ALA 2008 conference notes: ALCTS FRBR Interest Group

June 27th, 2008 by Galen Charlton

This morning I went to the meeting of the FRBR Interest Group at the American Library Association (ALA) conference in Anaheim, California. For those who like lots of acronyms, the interest group is a part of the Association for Library Collections and Technical Services (ALCTS), a division of ALA.

There were two invited speakers. The first, John Espley from VTLS, discussed a couple projects that VTLS has started to promote FRBR and VTLS’s implementation of it in their Virtua ILS. The first, “Try FRBR, You’ll Like It!”, offers existing VTLS customers the chance to send a small sample of MARC bib records and see how they look after FRBRization.

The second project is of more interest to non-VTLS customers. VTLS has started an experiment to offer Virtua’s FRBRization tools in the form of software as a service (SaaS). A library would send VTLS an extract of all of their bib records. VTLS would then determine which subset of the records would most benefit from FRBRization, then create a Virtua database with the FRBRized set of bibs. The library could then set up their OPAC to link from bib records to the work-sets stored in the Virtua database. That would allow a patron to find a bib for a paperback edition of Tom Sawyer and click on a link to see a list of all editions of that work that the library has. From the work-set page, the patron could in turn travel to one of the individual bibs.
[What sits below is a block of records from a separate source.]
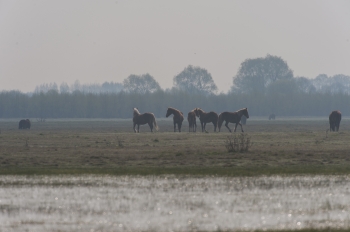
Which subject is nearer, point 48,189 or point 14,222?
point 14,222

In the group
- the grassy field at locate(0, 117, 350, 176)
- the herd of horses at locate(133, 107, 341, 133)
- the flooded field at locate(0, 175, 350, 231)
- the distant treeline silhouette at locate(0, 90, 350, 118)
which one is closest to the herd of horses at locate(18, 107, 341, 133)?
the herd of horses at locate(133, 107, 341, 133)

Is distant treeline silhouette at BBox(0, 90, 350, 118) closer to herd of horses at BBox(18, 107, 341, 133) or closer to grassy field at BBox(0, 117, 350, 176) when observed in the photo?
herd of horses at BBox(18, 107, 341, 133)

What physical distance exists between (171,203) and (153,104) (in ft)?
477

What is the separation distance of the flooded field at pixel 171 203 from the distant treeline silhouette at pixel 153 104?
442 feet

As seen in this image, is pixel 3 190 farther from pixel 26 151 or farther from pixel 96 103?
pixel 96 103

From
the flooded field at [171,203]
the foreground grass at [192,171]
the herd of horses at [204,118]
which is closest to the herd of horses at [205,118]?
the herd of horses at [204,118]

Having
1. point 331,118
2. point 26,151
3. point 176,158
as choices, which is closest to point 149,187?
point 176,158

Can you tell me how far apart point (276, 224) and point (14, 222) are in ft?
16.3

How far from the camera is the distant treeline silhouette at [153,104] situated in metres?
160

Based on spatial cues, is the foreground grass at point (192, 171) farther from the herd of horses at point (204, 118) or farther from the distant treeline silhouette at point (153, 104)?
the distant treeline silhouette at point (153, 104)

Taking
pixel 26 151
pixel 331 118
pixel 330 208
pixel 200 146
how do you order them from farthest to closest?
pixel 331 118 → pixel 200 146 → pixel 26 151 → pixel 330 208

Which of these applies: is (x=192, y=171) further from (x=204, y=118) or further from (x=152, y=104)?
(x=152, y=104)

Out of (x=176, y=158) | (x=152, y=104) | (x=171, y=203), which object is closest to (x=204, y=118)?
(x=176, y=158)

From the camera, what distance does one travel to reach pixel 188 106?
167875 mm
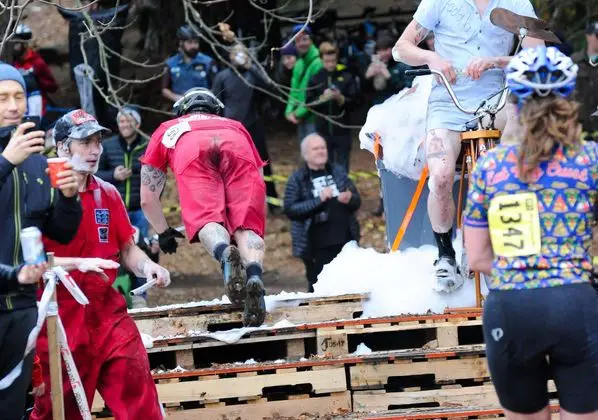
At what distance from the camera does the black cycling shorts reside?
16.2 feet

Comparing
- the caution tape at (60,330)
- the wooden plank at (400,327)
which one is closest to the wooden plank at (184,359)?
the wooden plank at (400,327)

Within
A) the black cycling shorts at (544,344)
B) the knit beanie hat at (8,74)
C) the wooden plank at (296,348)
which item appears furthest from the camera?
the wooden plank at (296,348)

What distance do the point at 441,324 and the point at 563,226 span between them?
3.09 metres

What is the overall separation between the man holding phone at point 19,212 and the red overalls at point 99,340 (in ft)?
2.28

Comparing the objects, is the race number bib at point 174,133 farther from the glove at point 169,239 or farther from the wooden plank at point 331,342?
the wooden plank at point 331,342

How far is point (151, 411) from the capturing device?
6.80 m

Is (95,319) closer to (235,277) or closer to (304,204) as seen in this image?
(235,277)

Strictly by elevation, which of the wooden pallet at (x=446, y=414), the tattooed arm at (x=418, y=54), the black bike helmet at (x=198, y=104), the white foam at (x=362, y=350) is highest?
the tattooed arm at (x=418, y=54)

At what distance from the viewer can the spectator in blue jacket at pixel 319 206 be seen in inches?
467

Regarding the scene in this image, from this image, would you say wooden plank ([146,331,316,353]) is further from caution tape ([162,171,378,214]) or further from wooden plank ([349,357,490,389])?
caution tape ([162,171,378,214])

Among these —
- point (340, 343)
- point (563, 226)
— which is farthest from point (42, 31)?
point (563, 226)

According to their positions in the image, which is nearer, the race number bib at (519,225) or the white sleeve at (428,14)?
the race number bib at (519,225)

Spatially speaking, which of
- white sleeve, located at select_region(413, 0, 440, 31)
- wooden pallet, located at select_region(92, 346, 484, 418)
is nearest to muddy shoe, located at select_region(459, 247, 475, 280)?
wooden pallet, located at select_region(92, 346, 484, 418)

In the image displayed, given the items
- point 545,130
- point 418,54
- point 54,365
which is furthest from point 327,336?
point 545,130
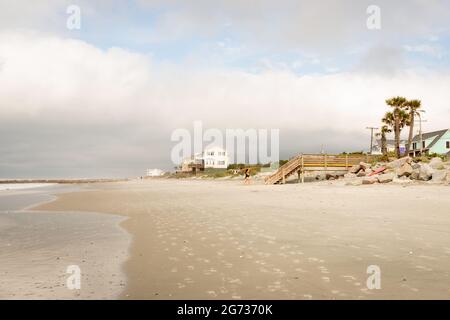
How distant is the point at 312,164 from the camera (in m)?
37.4

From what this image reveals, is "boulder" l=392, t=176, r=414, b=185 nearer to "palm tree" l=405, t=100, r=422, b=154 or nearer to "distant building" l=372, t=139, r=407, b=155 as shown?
"palm tree" l=405, t=100, r=422, b=154

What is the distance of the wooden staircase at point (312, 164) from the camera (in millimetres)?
37094

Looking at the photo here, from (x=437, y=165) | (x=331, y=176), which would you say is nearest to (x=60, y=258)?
(x=437, y=165)

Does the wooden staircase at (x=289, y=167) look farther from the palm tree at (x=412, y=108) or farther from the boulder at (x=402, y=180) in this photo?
the palm tree at (x=412, y=108)

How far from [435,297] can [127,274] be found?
4.79 metres

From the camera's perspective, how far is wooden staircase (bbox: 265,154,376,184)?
37.1 m

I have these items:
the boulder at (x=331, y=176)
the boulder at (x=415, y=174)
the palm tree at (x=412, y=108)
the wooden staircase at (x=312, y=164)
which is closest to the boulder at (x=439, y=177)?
the boulder at (x=415, y=174)

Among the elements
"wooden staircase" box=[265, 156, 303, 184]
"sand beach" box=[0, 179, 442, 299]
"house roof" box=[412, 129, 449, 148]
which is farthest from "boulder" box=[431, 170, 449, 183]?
"house roof" box=[412, 129, 449, 148]

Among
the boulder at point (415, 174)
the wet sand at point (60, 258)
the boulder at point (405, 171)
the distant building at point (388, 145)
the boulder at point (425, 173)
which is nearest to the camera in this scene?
the wet sand at point (60, 258)

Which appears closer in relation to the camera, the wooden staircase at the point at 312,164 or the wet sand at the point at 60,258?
the wet sand at the point at 60,258

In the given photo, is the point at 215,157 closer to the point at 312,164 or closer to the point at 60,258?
the point at 312,164
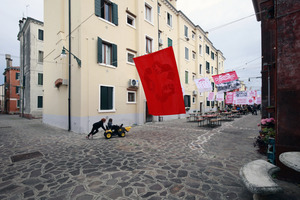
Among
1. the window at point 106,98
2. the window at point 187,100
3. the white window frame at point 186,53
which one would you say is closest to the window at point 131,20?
the window at point 106,98

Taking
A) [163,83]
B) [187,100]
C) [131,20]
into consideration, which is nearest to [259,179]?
[163,83]

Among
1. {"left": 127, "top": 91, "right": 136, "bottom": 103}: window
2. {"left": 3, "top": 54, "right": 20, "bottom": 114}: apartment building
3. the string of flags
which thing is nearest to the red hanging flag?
the string of flags

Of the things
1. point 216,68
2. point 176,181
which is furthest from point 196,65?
point 176,181

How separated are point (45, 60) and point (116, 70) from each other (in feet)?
27.0

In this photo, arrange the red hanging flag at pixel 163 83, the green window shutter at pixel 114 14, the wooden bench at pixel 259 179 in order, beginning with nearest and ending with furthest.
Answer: the wooden bench at pixel 259 179, the red hanging flag at pixel 163 83, the green window shutter at pixel 114 14

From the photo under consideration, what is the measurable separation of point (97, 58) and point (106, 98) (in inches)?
116

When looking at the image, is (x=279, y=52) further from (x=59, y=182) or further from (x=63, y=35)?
(x=63, y=35)

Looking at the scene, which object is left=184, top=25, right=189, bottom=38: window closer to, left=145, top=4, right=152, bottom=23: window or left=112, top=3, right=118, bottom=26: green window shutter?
left=145, top=4, right=152, bottom=23: window

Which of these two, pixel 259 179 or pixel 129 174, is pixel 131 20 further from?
pixel 259 179

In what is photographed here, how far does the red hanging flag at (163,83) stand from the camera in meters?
3.85

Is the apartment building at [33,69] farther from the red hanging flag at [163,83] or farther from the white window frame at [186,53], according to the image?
the red hanging flag at [163,83]

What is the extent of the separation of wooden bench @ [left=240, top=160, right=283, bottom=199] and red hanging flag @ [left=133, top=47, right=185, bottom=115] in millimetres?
1878

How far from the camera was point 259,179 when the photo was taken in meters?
2.69

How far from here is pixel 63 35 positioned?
11.6 meters
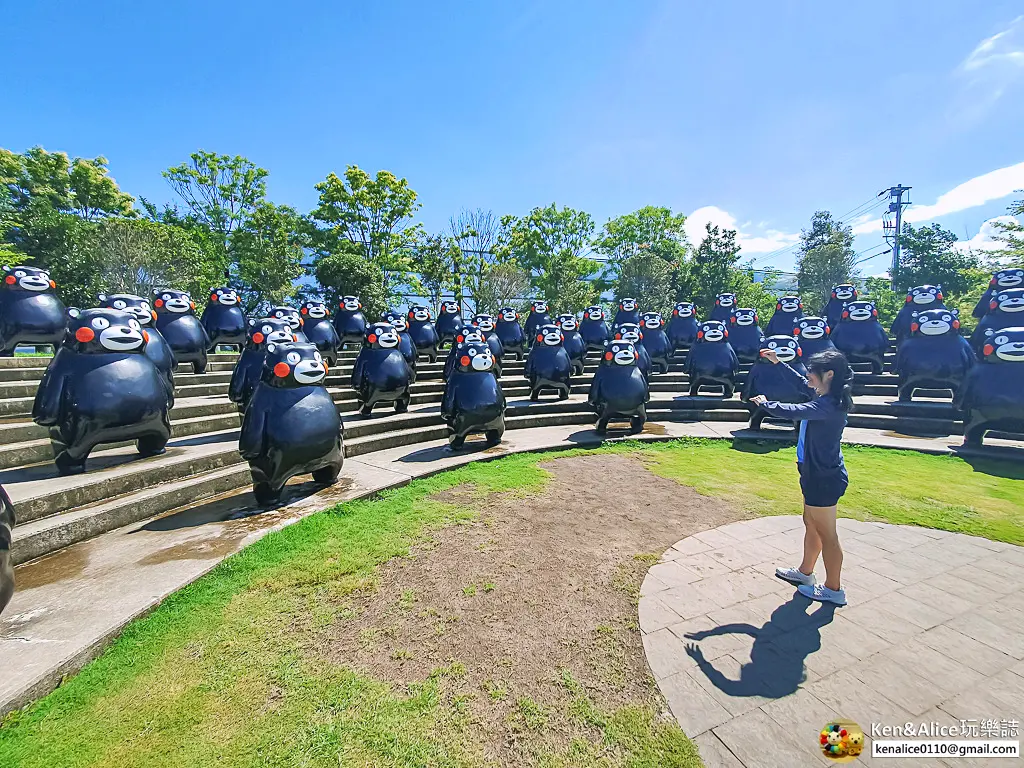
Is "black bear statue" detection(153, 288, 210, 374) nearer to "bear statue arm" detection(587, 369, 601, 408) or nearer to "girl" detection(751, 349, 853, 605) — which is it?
"bear statue arm" detection(587, 369, 601, 408)

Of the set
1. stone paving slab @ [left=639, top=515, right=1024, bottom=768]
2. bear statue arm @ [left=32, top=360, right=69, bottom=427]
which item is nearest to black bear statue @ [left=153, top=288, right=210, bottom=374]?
bear statue arm @ [left=32, top=360, right=69, bottom=427]

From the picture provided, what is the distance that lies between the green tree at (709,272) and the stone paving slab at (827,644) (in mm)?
25842

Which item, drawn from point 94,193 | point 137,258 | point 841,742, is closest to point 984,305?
point 841,742

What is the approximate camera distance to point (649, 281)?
1093 inches

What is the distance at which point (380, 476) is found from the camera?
5711mm

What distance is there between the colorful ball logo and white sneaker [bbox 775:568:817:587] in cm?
138

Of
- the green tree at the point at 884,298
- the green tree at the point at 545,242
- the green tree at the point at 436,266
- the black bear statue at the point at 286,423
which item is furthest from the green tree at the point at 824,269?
the black bear statue at the point at 286,423

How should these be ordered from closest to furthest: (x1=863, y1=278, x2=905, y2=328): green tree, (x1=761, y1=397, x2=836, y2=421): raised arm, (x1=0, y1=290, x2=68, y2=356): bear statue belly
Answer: (x1=761, y1=397, x2=836, y2=421): raised arm, (x1=0, y1=290, x2=68, y2=356): bear statue belly, (x1=863, y1=278, x2=905, y2=328): green tree

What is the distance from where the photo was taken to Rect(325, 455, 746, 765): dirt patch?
2.25 metres

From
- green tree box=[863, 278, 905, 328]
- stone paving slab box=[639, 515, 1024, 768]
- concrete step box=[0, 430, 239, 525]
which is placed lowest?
stone paving slab box=[639, 515, 1024, 768]

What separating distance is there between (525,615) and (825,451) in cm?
237

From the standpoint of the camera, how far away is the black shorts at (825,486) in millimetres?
3027

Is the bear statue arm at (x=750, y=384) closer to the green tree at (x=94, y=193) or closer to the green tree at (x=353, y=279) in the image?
the green tree at (x=353, y=279)

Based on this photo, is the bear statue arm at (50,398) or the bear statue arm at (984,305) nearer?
the bear statue arm at (50,398)
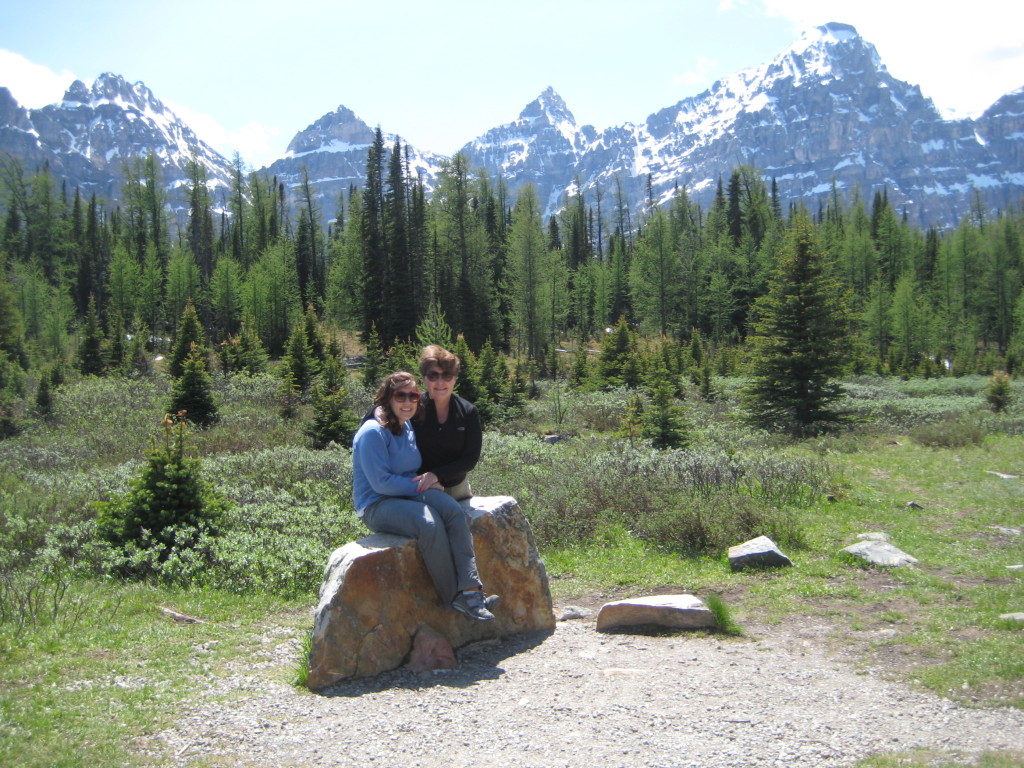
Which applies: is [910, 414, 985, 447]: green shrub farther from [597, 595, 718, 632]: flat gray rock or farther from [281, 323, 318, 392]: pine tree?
[281, 323, 318, 392]: pine tree

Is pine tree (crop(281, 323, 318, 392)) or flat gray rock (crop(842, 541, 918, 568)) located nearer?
flat gray rock (crop(842, 541, 918, 568))

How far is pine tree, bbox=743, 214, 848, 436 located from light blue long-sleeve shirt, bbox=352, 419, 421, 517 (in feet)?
49.7

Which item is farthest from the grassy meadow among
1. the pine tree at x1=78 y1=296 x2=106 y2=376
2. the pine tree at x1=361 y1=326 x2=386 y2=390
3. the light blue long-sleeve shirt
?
the pine tree at x1=78 y1=296 x2=106 y2=376

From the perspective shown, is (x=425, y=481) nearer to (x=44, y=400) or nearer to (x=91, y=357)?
(x=44, y=400)

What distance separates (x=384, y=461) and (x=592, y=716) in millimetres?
2287

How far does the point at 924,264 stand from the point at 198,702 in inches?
2912

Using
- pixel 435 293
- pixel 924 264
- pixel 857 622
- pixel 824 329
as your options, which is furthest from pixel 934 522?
pixel 924 264

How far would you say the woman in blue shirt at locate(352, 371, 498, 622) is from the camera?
16.4ft

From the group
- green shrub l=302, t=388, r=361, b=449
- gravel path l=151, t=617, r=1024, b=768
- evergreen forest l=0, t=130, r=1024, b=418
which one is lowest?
gravel path l=151, t=617, r=1024, b=768

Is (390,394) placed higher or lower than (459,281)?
lower

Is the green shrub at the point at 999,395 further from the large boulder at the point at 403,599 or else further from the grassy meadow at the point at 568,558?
the large boulder at the point at 403,599

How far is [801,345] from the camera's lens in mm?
18500

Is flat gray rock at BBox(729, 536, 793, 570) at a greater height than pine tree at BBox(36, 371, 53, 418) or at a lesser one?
lesser

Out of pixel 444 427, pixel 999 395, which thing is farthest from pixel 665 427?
pixel 999 395
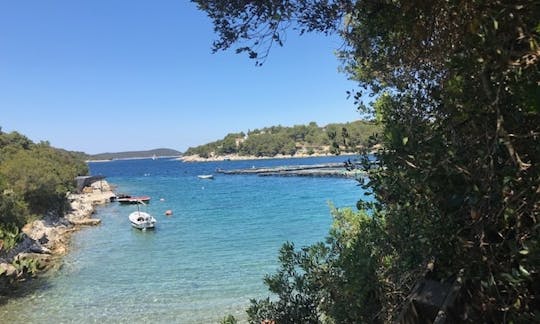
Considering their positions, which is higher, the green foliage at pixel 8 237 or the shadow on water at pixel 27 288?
the green foliage at pixel 8 237

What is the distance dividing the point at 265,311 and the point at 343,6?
494 cm

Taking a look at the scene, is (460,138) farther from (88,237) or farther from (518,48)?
(88,237)

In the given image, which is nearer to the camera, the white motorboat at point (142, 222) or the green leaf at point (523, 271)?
the green leaf at point (523, 271)

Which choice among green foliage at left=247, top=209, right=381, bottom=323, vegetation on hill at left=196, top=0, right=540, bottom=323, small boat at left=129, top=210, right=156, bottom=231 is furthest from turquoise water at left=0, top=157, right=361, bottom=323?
vegetation on hill at left=196, top=0, right=540, bottom=323

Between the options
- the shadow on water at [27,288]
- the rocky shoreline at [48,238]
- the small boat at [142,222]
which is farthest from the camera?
the small boat at [142,222]

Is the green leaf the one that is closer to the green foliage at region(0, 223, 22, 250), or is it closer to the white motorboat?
the green foliage at region(0, 223, 22, 250)

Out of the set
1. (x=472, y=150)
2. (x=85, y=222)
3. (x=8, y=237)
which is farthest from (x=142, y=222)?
(x=472, y=150)

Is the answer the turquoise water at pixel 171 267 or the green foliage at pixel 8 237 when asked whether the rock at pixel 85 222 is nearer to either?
the turquoise water at pixel 171 267

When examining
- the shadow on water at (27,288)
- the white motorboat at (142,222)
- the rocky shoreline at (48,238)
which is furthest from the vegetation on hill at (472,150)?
the white motorboat at (142,222)

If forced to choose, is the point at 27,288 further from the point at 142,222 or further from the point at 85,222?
the point at 85,222

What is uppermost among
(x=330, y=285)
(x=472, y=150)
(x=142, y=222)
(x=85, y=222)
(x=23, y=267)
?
(x=472, y=150)

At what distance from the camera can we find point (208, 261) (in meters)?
26.1

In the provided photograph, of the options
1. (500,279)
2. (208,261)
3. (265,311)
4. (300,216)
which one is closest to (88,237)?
(208,261)

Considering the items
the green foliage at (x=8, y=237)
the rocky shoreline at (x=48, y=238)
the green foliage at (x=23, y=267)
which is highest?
the green foliage at (x=8, y=237)
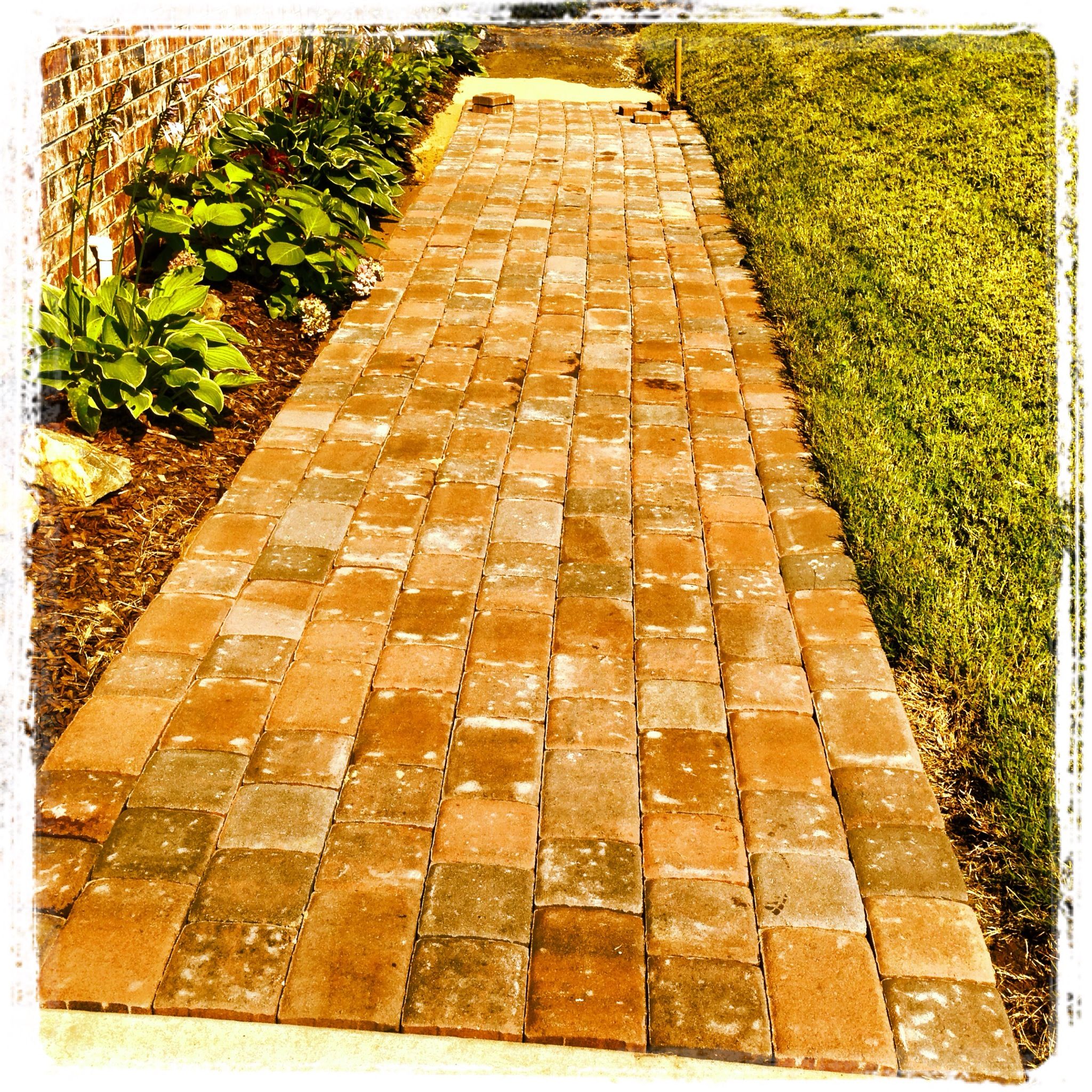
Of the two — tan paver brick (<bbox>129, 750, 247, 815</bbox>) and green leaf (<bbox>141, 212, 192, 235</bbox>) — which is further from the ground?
green leaf (<bbox>141, 212, 192, 235</bbox>)

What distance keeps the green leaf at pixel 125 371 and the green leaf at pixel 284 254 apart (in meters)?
1.42

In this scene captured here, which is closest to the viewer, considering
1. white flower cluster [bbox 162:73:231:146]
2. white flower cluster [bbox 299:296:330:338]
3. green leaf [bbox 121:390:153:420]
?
green leaf [bbox 121:390:153:420]

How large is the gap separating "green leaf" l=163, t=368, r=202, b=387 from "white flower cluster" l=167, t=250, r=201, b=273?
3.64 ft

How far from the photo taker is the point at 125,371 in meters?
3.59

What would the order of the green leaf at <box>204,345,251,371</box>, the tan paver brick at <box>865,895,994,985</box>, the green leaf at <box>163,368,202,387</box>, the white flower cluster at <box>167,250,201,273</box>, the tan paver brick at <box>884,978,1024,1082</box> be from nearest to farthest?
the tan paver brick at <box>884,978,1024,1082</box> → the tan paver brick at <box>865,895,994,985</box> → the green leaf at <box>163,368,202,387</box> → the green leaf at <box>204,345,251,371</box> → the white flower cluster at <box>167,250,201,273</box>

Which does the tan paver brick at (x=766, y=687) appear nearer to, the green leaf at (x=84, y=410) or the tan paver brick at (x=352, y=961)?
the tan paver brick at (x=352, y=961)

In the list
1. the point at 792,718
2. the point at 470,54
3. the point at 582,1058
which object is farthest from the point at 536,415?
the point at 470,54

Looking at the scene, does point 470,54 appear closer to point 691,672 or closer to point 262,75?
point 262,75

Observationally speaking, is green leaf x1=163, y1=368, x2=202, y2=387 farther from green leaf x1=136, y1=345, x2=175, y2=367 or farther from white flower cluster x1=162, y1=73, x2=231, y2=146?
white flower cluster x1=162, y1=73, x2=231, y2=146

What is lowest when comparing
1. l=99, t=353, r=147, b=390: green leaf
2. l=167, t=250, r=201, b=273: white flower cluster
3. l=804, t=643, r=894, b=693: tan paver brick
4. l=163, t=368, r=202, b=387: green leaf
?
l=804, t=643, r=894, b=693: tan paver brick

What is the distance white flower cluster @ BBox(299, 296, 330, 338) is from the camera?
15.8ft

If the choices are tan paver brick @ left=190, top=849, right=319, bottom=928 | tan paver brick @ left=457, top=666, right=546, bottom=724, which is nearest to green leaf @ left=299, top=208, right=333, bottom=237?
tan paver brick @ left=457, top=666, right=546, bottom=724

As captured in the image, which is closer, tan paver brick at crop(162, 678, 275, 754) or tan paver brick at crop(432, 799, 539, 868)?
tan paver brick at crop(432, 799, 539, 868)

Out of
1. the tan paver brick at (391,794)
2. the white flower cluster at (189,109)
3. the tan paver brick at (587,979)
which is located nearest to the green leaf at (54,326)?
the white flower cluster at (189,109)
VTLS has a prototype of this service working for one of their Virtua customers, but they intend for the service to work with any ILS. The prototype seems to be quite new — Espley mentioned that it was set up in the past week or so — and during the question and answer session, Espley and the audience identified a number of issues for VTLS to work through. One issue is improving their automated FRBRization tools, as Espley said that some manual cleanup was needed to group together expressions in the prototype and create higher-level entities that VTLS calls “superworks” (under FRBR rules, the book and movie versions of Tom Sawyer are two separate works — a “superwork” puts the two works under a single Tom Sawyer concept). Another is keeping the FRBRized database up to date as the library adds and updates their bib records.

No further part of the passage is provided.